- QUOTED PASSAGE:
▽
In [1]:
import requests
import os
import time

# Step 1: Get up to thousands of contributions by a user (with pagination)
def get_user_contributions(username, max_articles=2000):
    print(f"[+] Getting contributions for: {username}")
    url = "https://en.wikipedia.org/w/api.php"
    contributions = []
    uc_continue = None

    while len(contributions) < max_articles:
        params = {
            "action": "query",
            "list": "usercontribs",
            "ucuser": username,
            "uclimit": 500,
            "format": "json"
        }
        if uc_continue:
            params["uccontinue"] = uc_continue

        try:
            response = requests.get(url, params=params, timeout=10)
            response.raise_for_status()
            data = response.json()
            contribs = data.get("query", {}).get("usercontribs", [])
            contributions.extend(contribs)
            uc_continue = data.get("continue", {}).get("uccontinue")

            if not uc_continue:
                break
        except Exception as e:
            print(f"[!] Error fetching contributions for {username}: {e}")
            break

    return contributions[:max_articles]

# Step 2: Filter political articles with improved keywords
def filter_political_articles(contributions):
    keywords = [
        "politic", "election", "government", "president", "minister",
        "diplomacy", "parliament", "policy", "senate", "democracy", "congress",
        "revolution", "campaign", "voting", "legislation", "foreign relations"
    ]
    titles = set()
    for contrib in contributions:
        title = contrib.get("title", "").lower()
        if any(k in title for k in keywords):
            titles.add(contrib["title"])
    return list(titles)

# Step 3: Get article content
def get_article_content(title):
    url = "https://en.wikipedia.org/w/api.php"
    params = {
        "action": "query",
        "prop": "extracts",
        "explaintext": True,
        "titles": title,
        "format": "json"
    }
    try:
        response = requests.get(url, params=params, timeout=10)
        response.raise_for_status()
        data = response.json()
        pages = data.get("query", {}).get("pages", {})
        page = next(iter(pages.values()))
        return page.get("extract", "")
    except Exception as e:
        print(f"[!] Failed to fetch article: {title} – {e}")
        return ""

# Step 4: Save text files
def save_article(title, content, folder):
    if not content.strip() or len(content) < 300:
        return
    os.makedirs(folder, exist_ok=True)
    safe_title = title.replace("/", "_").replace("\\", "_")
    filepath = os.path.join(folder, f"{safe_title}.txt")
    with open(filepath, "w", encoding="utf-8") as f:
        f.write(content)
    print(f"  → Saved: {title}")
△
- WORK TO COMPLETE:
#1 In the Wikipedia scraping code, what value is given to "uclimit"?
#2 Please say whether each statement agrees with the Wikipedia scraping code, giving yes or no with the deciding words quoted: (a) The default for max_articles is 2000. (b) Saved files are written with latin-1 encoding. (c) The request for article content sets "explaintext" to True.
#3 Resume the Wikipedia scraping code after its final line.

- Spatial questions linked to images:
▽
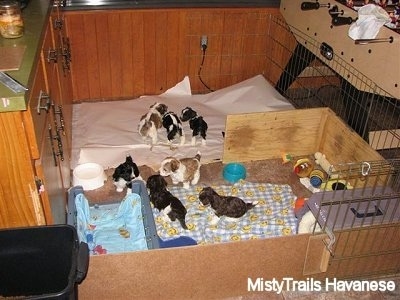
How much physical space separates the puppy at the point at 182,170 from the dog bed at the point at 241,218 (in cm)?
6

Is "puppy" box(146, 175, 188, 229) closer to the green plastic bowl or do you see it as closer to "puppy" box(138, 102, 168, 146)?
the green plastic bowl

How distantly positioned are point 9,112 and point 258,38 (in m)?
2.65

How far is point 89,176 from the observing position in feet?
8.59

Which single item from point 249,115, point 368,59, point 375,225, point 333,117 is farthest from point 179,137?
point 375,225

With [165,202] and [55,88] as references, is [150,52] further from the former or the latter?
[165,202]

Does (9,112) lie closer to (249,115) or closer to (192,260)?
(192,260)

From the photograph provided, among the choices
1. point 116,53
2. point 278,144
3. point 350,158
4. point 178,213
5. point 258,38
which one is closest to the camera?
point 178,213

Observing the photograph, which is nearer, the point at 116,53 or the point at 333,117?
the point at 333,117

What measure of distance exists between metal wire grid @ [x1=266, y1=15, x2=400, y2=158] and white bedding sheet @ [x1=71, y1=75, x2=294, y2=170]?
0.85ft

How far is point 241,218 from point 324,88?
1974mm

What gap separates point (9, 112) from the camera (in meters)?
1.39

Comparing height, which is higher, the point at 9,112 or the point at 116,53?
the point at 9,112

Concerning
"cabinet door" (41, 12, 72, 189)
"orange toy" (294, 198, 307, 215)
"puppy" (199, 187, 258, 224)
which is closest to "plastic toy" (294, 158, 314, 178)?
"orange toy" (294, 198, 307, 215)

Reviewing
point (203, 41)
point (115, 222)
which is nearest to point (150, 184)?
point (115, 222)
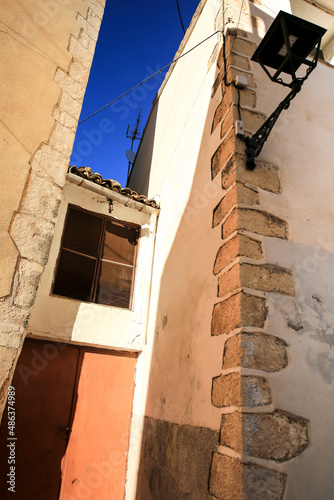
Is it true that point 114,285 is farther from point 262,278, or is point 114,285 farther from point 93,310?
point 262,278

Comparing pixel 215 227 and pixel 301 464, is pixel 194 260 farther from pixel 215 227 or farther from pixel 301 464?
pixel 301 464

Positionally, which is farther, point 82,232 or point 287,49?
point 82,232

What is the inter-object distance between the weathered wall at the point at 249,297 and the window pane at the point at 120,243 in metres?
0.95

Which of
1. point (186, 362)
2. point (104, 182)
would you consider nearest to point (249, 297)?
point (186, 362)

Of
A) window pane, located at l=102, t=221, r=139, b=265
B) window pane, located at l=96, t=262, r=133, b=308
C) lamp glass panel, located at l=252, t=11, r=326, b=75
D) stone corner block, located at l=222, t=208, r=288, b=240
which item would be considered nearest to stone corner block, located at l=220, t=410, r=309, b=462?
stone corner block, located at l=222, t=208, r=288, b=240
△
▽
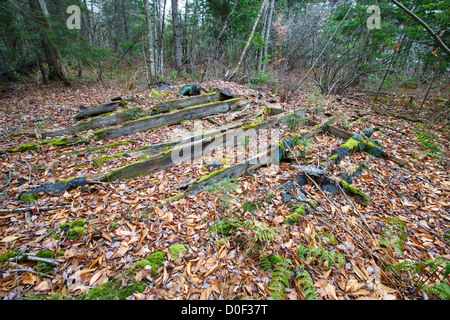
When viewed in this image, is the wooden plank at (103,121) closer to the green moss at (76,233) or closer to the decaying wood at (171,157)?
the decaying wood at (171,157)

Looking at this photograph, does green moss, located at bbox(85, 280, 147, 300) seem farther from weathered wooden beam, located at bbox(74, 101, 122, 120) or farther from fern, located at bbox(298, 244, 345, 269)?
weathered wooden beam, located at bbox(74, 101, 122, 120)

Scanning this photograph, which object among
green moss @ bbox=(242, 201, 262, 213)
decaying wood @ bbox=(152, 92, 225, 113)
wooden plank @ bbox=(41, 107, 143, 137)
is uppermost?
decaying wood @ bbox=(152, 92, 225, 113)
△
- ANSWERS GIVEN:
#1 500

#2
(a) Yes: "max_articles=2000"
(b) No: "encoding="utf-8""
(c) Yes: ""explaintext": True"

#3
# Step 5: Process one user
def process_user(username, save_folder, max_articles=500):
    contributions = get_user_contributions(username, max_articles)
    political_titles = filter_political_articles(contributions)

    print(f"  → {len(political_titles)} political articles found.")
    user_folder = os.path.join(save_folder, username.replace(" ", "_"))

    saved_titles = set(os.listdir(user_folder)) if os.path.exists(user_folder) else set()
    saved_titles = {f.replace(".txt", "") for f in saved_titles}

    for title in political_titles:
        if title.replace("/", "_") in saved_titles:
            continue
        content = get_article_content(title)
        save_article(title, content, user_folder)
        time.sleep(1)

# Step 6: Run for many users
usernames = [
    "Brianmc", "Koavf", "Ser Amantio di Nicolao", "Fuzheado", "SimonP",
    "TParis", "MBisanz", "Piotrus", "Future Perfect at Sunrise", "Drmies",
    "Ritchie333", "Sphilbrick", "Magicpiano", "User:Russavia", "Cirt"
]

for user in usernames:
    print(f"\n--- Processing {user} ---")
    process_user(user, save_folder="wiki_politics_dataset", max_articles=1500)



--- Processing Brianmc ---
[+] Getting contributions for: Brianmc
  → 0 political articles found.

--- Processing Koavf ---
[+] Getting contributions for: Koavf
  → 6 political articles found.
  → Saved: John McGuire (Virginia politician)
  → Saved: Talk:Flag of the president of the United States

--- Processing Ser Amantio di Nicolao ---
[+] Getting contributions for: Ser Amantio di Nicolao
  → 8 political articles found.
  → Saved: Max Miller (politician)
  → Saved: Aisha Mohammed (Ethiopian politician)
  → Saved: Ernst Fraenkel (political scientist)

--- Processing Fuzheado ---
[+] Getting contributions for: Fuzheado
  → 9 political articles found.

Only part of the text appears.